Useful info, thank you.  Horrible decisions like this often come with little or no warning so is great to have a bit of a plan for when the inevitable happens.


----------



## nativetyponies (10 November 2010)

yes..TFC should sticky this


----------



## Faithkat (10 November 2010)

Very wise to be prepared.  I once had to have a horse PTS instantly following a field injury which didn't, at first, appear to be anything serious.  The vet's totally unexpected recommendation that she be PTS there and then came like a hammer blow.  Thank goodness I was around, it would have been awful for the YO.  WHW's comment about young horses etc is so true too, mine was exactly two and a half and you don't ever consider having to have them PTS at that age.


----------



## roanwitch (17 November 2010)

Faithkat said:



			Very wise to be prepared.  I once had to have a horse PTS instantly following a field injury which didn't, at first, appear to be anything serious.  The vet's totally unexpected recommendation that she be PTS there and then came like a hammer blow.  Thank goodness I was around, it would have been awful for the YO.  WHW's comment about young horses etc is so true too, mine was exactly two and a half and you don't ever consider having to have them PTS at that age.
		
Click to expand...

The exact same thing happened to me too, I hate to think what would have happened if I hadn't been there, tough decision for someone else to make.


----------



## LittleWildOne (9 April 2011)

This is very good advice which every horse owner should take on board.
Please, download the form "Owner's Plan" and fill it in.
I lost my 5 year old pony mare last weekend.
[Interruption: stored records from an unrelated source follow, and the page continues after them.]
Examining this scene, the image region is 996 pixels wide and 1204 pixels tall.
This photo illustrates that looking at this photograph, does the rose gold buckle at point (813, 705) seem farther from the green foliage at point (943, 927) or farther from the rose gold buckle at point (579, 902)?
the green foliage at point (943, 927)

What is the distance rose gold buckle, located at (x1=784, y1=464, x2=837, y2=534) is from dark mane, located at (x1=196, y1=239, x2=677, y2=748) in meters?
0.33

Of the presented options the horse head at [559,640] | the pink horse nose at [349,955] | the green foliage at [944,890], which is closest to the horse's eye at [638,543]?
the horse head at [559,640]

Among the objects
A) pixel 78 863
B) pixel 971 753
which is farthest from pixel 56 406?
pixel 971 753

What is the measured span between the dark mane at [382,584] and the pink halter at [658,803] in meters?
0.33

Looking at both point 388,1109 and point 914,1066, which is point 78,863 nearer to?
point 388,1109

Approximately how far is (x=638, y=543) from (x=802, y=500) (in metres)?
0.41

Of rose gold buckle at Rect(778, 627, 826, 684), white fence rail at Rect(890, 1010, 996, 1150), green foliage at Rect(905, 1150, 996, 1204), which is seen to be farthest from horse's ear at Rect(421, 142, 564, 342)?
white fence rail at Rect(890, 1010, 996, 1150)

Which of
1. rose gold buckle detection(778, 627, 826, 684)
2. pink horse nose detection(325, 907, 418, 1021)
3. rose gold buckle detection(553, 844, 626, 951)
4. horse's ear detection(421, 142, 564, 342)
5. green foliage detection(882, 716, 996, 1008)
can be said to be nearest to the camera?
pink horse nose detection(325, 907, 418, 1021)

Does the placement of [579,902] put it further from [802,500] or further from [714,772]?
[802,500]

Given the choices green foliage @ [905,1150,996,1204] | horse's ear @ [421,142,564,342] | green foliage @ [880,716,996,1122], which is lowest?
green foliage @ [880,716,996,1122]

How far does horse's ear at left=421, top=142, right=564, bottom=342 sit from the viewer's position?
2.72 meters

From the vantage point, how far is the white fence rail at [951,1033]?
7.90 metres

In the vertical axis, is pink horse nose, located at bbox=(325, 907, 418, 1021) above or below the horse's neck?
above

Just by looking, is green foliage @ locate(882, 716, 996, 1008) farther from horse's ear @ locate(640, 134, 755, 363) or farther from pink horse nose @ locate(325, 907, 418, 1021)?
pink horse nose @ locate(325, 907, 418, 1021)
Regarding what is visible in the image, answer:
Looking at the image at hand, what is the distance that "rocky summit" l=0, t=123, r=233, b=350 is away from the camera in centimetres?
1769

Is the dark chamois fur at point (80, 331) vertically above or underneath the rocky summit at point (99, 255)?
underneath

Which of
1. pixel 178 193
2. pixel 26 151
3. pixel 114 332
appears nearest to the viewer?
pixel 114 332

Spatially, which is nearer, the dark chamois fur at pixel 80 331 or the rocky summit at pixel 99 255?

She contracted Acute Grass Sickness on Friday. She delivered her foal early at 305 days pregnant, he was born live but died soon afterwards. Between my own vet, and the "Dick" vet equine hospital, they made an agreed diagnosis of GS after various symptoms were seen and tests carried out. She was PTS on Saturday afternoon. If I had a plan in place, such as the one above, I would have arranged to have my mare cremated. I couldn't afford both there and then so had my foal cremated on his own. I used "The Pet Crematorium". They could have arranged for my mare and foal to be cremated together but that would have cost more than I could afford. They do have a pre-payment plan which allows you to pay what you can monthly, until you need their services. I have now started this pre-payment plan, in advance, for my next pony when I get one. Think of it as like those Funeral Plans you get for people. Pay part or all of the costs in advance, so you don't have to worry about how to afford it when you least expect it.


----------



## rachel12 (15 May 2011)

I have set up a Grass Sickness group in memory of my horse Magners.
Please add yourself and friends to spread awareness. Feel free to add pictures to wall in memory of horses affected by this horrible disease: 

http://www.facebook.com/home.php?sk=group_190680500978828




LittleWildOne said:



			This is very good advice which every horse owner should take on board.
Please, download the form "Owner's Plan" and fill it in.
I lost my 5 year old pony mare last weekend. She contracted Acute Grass Sickness on Friday. She delivered her foal early at 305 days pregnant, he was born live but died soon afterwards. Between my own vet, and the "Dick" vet equine hospital, they made an agreed diagnosis of GS after various symptoms were seen and tests carried out. She was PTS on Saturday afternoon. If I had a plan in place, such as the one above, I would have arranged to have my mare cremated. I couldn't afford both there and then so had my foal cremated on his own. I used "The Pet Crematorium". They could have arranged for my mare and foal to be cremated together but that would have cost more than I could afford. They do have a pre-payment plan which allows you to pay what you can monthly, until you need their services. I have now started this pre-payment plan, in advance, for my next pony when I get one. Think of it as like those Funeral Plans you get for people. Pay part or all of the costs in advance, so you don't have to worry about how to afford it when you least expect it.
		
Click to expand...


----------



## ILuvCowparsely (16 May 2011)

I have gone through this twice once with my 25 year old once with my pony only had  a week when she colicked  and then did so 5 weeks later had to pts, turns out all horses have a hole in their gut and hers was to big and intestines went through again and cortirized.

 I would always do injection

 the hardest thing the first time is when they said what u want on casket.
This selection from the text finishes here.